Eight weeks of Merck’s Zepatier (grazoprevir/elbasvir) boasted a near-perfect hepatitis C virus (HCV) cure rate among 80 Dutch and Belgian men who have sex with men who entered a recent study with a very recent, or acute, case of the virus that they had contracted sexually.
All the study participants had genotype 1a or 4 of HCV. Seventy-three men were coinfected with HIV. Nineteen (24 percent) of the acute HCV infections represented reinfections among men previously cured of that virus.

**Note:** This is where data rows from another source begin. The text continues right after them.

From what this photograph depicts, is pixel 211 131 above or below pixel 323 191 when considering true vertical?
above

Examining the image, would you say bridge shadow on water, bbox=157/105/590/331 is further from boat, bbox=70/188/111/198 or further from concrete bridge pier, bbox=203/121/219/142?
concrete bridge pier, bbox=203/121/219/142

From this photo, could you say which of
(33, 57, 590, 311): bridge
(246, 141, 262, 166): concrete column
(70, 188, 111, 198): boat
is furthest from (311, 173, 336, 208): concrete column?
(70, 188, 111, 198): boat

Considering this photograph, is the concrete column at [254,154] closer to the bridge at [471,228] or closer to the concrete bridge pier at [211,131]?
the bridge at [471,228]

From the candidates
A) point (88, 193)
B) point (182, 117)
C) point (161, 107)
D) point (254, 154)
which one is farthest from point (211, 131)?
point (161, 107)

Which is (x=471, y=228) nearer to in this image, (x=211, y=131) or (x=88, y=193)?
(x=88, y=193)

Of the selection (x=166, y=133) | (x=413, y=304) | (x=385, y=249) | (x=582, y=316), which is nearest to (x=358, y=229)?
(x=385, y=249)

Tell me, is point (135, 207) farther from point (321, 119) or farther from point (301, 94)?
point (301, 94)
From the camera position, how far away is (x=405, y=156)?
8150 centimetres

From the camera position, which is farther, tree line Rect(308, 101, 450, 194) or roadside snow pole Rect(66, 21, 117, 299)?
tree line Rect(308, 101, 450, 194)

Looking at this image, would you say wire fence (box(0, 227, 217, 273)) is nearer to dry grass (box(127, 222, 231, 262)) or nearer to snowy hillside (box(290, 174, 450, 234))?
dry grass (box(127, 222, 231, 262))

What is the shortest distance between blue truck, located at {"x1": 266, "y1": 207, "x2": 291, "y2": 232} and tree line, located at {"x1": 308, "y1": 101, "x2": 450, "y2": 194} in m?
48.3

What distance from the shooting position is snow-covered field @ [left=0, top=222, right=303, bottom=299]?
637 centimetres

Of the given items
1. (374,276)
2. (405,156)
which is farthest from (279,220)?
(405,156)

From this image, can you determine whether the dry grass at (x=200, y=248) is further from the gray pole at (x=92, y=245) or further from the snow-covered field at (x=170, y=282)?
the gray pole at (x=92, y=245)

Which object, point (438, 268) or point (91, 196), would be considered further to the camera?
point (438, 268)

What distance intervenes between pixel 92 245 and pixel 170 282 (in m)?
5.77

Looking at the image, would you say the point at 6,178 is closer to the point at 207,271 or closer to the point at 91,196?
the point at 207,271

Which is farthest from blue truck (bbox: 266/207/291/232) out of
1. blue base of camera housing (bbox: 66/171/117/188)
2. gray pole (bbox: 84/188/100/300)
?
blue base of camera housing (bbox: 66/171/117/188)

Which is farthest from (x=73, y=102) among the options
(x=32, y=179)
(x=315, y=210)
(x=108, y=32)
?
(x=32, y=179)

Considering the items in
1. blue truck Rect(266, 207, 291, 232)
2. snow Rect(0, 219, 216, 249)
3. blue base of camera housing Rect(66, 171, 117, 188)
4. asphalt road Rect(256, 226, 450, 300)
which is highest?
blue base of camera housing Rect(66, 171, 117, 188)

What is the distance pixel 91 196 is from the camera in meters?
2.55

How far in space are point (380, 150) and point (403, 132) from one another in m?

Among the 79 men about whom there is sufficient follow-up information, 78 were cured of the virus. By comparison, among the members of a previous study who were chronically infected with HCV and were all coinfected with HIV, the cure rate after the same regimen was 96 percent.
Consequently, the study authors concluded that eight weeks of Zepatier treatment among those acutely infected works as well as 12 weeks of the regimen among those who are chronically infected.
“Among certain key populations, like HIV-positive men who have sex with men, onward transmission of hepatitis C is still ongoing, as outlined by the high incidence and high reinfection rates in this key population,” says the study’s lead author, Anne Boerekamps, MD, an infectious disease specialist at Erasmus University Medical Center in Rotterdam, Netherlands. “Treating these patients in the acute phase of infection can prevent onward transmission of hepatitis C to sexual partners.”